Source passage:
····················
Monitoring Jobs
All jobs run on the Recearch Computing (HPC) systems should be submitted via the job scheduling system, Slurm. To submit a job it is necessary to write a script which specifies the resources required to run the job. The script is submitted by the sbatch command.
Slurm
Slurm is an open source cluster management and job scheduling system. Slurm key fatures include:
-
it allocates exclusive and/or non-exclusive access to resources (compute nodes)
-
it provides a framework for starting, executing, and monitoring work on the set of allocated nodes
-
it arbitrates contention for resources by managing a queue of pending work.
Additionally Slurm can be used for accounting, advanced reservation, gang scheduling (time sharing for parallel jobs), backfill scheduling, topology optimized resource selection, resource limits by user or bank account, and sophisticated multifactor job prioritization algorithms.
Overview of Slurm Commands
Clicking on the commands below will take you to more detailed information at the Slurm website.
Command | Description |
---|---|
sbatch | Submits a job script, script needs to contain at least one srun commands to launch the job |
scancel | Cancels a job |
squeue | Lists jobs in the queue |
srun | Command for launching a parallel job |
sacct | Produces report about active or completed job |
alloc | Allocates resources for a job |
sattach | Attaches standard input, output and error information to currently running job |
With srun command it is possible to specify resource requirements such as: minimum and maximum node count, processor count, specific nodes to use or not use, and specific node characteristics (so much memory, disk space, certain required features, etc.).
Job Submission and Monitoring
More information about preparing job scripts is available at the Submitting Jobs page.
····················
Exercise requirements:
A - In the Slurm overview, which command lists jobs in the queue?
B - Can you extract from the Slurm overview, word for word, the passage from "Command | Description" up to and including "required features, etc.)."?
Rely on the Slurm overview alone.

Record set:
····················
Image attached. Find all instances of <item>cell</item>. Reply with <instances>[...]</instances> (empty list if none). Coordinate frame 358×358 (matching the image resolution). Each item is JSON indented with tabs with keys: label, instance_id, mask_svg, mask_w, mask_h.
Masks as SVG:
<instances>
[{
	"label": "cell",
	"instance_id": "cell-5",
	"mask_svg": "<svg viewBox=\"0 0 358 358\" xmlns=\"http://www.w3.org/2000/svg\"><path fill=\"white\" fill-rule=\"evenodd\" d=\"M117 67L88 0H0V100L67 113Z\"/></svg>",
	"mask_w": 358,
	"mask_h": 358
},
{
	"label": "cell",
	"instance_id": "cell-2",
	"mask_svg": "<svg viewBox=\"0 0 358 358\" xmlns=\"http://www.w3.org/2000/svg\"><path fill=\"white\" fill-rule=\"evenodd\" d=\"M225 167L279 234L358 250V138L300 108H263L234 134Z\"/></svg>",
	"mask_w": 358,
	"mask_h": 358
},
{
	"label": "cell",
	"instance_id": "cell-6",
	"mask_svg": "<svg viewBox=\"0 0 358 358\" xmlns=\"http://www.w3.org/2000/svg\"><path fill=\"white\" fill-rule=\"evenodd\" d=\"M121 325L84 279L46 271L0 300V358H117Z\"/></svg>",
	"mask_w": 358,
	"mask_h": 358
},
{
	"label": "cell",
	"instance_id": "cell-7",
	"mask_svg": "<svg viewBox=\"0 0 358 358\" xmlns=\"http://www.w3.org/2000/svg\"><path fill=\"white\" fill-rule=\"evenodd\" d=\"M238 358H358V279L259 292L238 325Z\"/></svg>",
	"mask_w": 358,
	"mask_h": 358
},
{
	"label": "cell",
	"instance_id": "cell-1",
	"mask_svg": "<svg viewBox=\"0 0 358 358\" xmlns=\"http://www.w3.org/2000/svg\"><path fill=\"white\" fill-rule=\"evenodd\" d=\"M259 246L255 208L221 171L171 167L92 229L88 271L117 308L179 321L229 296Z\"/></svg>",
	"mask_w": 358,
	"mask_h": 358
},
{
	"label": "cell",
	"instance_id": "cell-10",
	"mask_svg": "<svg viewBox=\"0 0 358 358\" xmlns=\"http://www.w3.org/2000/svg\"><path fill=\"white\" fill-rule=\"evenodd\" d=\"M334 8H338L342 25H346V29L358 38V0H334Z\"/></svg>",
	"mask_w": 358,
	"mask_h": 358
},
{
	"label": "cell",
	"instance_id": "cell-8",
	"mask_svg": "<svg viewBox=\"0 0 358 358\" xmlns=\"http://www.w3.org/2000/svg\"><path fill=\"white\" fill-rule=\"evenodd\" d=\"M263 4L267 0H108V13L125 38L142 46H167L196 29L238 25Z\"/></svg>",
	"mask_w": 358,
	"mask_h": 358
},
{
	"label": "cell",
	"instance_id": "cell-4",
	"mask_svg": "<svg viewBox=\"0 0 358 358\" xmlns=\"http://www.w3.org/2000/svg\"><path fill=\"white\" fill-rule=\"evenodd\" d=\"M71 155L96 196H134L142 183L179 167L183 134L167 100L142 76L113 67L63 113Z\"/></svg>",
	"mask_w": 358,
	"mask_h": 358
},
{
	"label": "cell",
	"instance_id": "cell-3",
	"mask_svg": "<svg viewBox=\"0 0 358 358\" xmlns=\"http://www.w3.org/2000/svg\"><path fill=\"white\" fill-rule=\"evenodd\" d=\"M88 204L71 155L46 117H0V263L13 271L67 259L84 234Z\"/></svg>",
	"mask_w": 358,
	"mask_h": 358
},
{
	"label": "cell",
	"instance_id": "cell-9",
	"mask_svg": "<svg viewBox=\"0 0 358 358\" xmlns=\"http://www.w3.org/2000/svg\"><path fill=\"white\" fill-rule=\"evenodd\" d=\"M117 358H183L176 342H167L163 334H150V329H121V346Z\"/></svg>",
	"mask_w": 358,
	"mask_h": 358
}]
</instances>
····················
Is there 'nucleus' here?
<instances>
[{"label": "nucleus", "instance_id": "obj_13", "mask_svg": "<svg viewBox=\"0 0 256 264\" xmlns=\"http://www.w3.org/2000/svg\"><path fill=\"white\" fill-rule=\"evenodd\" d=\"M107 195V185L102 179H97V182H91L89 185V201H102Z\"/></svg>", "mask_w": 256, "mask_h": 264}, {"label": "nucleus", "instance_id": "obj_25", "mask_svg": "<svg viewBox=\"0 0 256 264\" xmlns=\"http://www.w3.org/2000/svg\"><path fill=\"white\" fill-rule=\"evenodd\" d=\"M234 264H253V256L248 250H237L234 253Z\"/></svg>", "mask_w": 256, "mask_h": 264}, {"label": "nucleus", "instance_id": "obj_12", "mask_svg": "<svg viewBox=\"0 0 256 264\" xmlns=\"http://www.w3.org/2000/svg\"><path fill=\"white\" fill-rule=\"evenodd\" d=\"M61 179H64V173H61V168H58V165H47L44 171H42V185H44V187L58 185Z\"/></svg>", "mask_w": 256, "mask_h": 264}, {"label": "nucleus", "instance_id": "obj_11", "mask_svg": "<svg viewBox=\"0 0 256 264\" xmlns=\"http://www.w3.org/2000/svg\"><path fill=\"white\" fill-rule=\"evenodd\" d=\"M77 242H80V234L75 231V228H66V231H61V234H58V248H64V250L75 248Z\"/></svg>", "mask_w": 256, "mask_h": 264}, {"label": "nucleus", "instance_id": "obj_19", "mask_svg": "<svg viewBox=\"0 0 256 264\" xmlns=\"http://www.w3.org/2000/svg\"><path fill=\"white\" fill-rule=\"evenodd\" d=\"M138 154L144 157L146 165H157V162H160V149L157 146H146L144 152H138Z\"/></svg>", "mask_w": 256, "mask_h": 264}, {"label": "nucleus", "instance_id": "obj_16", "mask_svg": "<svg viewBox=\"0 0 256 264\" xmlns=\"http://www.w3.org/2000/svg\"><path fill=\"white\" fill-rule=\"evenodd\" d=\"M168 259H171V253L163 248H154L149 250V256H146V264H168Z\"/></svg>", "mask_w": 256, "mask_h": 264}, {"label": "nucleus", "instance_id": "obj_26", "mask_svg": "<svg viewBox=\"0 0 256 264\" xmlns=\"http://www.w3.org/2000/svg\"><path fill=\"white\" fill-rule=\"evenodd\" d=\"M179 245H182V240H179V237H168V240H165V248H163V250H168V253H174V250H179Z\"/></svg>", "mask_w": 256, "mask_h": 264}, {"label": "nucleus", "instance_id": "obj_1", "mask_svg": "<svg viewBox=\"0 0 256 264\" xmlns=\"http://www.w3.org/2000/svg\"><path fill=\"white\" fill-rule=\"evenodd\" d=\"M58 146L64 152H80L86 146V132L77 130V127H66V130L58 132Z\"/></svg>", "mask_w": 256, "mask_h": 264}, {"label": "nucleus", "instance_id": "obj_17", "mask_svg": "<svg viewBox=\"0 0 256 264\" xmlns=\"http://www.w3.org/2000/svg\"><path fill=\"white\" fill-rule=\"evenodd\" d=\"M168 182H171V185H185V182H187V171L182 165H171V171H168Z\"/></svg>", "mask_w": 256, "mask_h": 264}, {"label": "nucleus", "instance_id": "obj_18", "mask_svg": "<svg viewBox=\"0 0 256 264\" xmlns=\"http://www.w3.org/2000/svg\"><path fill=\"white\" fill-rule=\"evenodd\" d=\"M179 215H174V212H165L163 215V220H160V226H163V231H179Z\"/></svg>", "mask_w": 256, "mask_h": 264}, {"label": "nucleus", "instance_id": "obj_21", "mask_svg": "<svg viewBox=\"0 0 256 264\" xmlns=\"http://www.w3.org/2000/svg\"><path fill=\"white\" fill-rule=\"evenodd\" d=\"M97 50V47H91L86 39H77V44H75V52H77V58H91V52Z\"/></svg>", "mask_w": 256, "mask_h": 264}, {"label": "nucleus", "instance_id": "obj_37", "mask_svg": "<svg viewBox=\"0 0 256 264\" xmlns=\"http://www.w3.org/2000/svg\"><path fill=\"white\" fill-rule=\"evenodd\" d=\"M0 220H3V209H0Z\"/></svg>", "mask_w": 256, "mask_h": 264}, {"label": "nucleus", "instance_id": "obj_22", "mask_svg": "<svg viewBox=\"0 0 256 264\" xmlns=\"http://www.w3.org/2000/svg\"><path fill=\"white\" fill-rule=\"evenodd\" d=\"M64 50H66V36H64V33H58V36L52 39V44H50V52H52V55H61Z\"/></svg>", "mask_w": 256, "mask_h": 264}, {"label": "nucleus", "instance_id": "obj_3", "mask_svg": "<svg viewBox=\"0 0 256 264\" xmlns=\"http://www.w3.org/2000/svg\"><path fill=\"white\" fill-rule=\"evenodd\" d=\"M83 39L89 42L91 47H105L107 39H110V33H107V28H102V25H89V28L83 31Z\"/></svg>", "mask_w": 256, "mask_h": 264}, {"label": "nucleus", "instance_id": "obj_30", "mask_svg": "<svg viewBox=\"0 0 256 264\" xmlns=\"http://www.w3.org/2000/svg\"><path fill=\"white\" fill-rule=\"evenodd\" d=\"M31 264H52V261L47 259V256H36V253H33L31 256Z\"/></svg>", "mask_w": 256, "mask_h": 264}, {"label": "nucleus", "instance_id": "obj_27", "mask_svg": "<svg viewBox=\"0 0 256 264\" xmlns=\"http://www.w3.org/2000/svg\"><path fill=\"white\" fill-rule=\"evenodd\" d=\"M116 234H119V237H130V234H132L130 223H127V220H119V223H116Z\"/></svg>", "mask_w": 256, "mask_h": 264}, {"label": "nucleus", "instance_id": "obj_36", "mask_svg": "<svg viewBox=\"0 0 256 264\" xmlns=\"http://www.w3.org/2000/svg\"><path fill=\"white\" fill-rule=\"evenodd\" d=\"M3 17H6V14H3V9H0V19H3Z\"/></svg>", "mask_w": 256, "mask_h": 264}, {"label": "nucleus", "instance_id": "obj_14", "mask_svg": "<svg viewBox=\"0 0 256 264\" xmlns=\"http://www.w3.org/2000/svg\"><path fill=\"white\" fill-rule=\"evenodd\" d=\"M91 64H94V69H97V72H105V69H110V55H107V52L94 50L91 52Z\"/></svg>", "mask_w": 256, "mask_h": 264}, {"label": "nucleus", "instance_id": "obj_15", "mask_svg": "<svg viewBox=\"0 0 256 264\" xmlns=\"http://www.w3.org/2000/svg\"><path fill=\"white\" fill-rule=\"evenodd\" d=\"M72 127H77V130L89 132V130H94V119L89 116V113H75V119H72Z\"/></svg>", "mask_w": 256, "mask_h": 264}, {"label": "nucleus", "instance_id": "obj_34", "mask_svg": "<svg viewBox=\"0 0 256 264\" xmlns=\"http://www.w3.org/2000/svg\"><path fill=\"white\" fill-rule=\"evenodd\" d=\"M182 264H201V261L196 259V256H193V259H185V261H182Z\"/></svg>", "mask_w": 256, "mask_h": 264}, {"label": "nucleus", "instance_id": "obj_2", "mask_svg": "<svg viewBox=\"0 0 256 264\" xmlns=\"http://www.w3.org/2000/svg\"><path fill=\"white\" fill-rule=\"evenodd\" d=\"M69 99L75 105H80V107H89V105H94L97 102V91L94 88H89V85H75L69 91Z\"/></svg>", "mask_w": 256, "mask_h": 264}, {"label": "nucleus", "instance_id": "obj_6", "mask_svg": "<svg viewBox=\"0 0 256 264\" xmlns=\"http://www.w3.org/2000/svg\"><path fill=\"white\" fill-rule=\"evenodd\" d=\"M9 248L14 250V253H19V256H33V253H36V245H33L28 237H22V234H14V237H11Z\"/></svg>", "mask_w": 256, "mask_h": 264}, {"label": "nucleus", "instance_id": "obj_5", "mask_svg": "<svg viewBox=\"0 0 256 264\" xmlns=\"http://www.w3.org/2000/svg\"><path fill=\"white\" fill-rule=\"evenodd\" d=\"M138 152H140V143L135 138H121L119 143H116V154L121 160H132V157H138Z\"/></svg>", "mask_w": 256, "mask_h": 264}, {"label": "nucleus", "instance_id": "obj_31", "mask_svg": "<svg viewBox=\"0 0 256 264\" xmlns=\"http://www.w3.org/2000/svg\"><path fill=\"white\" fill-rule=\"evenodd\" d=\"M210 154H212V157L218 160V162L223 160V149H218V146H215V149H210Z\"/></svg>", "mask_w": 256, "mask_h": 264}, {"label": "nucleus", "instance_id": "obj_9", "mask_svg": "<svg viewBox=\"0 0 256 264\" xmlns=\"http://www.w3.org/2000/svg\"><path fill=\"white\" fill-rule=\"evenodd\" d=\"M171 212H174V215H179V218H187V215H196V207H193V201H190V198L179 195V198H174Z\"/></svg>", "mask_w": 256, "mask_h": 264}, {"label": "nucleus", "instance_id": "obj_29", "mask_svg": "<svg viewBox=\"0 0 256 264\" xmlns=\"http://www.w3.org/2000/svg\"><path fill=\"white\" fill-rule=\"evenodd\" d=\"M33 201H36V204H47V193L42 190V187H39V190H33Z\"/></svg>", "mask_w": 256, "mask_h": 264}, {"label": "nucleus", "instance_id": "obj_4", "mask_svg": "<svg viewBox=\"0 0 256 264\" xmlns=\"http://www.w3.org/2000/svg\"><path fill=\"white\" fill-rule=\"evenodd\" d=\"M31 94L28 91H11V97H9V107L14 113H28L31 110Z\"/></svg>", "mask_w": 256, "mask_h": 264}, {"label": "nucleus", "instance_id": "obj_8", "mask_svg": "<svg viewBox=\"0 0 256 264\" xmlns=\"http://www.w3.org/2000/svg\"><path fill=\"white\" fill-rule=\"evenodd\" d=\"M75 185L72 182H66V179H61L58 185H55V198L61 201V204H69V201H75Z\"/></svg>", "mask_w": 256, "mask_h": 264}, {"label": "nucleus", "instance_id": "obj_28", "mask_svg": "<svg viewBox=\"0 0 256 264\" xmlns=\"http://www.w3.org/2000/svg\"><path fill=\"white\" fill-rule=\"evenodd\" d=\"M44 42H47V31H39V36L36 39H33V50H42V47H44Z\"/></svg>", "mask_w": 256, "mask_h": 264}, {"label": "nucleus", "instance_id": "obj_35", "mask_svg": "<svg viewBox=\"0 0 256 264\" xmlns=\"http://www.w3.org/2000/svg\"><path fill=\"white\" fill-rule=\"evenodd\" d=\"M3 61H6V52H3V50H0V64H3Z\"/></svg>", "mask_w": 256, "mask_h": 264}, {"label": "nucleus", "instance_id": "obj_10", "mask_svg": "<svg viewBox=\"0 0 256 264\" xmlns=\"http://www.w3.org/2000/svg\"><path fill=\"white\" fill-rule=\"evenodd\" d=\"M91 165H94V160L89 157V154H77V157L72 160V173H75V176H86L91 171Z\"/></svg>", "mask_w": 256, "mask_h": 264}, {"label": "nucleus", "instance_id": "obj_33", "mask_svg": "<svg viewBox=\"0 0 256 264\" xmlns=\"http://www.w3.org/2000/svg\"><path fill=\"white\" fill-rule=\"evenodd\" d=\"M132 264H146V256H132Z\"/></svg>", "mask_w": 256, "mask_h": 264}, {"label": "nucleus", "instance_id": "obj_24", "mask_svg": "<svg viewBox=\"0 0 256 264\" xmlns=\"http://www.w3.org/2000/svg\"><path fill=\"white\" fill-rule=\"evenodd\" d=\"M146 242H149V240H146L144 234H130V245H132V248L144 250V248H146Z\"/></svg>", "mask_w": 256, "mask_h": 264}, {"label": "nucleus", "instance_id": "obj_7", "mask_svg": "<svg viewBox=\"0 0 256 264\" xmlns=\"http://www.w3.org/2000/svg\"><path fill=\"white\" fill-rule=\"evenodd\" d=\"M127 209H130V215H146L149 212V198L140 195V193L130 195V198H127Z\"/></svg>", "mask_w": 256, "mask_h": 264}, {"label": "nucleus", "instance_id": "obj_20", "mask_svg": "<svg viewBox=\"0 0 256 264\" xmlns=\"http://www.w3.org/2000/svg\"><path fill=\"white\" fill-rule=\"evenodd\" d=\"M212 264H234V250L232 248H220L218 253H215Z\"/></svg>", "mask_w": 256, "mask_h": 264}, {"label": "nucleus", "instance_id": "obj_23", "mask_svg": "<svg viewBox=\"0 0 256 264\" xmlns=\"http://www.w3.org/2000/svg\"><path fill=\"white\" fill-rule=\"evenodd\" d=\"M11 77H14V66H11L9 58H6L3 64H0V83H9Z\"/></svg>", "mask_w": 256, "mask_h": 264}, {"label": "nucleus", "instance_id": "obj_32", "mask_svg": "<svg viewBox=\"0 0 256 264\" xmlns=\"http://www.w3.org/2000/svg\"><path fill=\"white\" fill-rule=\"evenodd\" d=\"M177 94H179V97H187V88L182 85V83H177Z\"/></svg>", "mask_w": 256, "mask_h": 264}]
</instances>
····················
Per-task answers:
A - squeue

B -
Command | Description |
---|---|
sbatch | Submits a job script, script needs to contain at least one srun commands to launch the job |
scancel | Cancels a job |
squeue | Lists jobs in the queue |
srun | Command for launching a parallel job |
sacct | Produces report about active or completed job |
alloc | Allocates resources for a job |
sattach | Attaches standard input, output and error information to currently running job |
With srun command it is possible to specify resource requirements such as: minimum and maximum node count, processor count, specific nodes to use or not use, and specific node characteristics (so much memory, disk space, certain required features, etc.).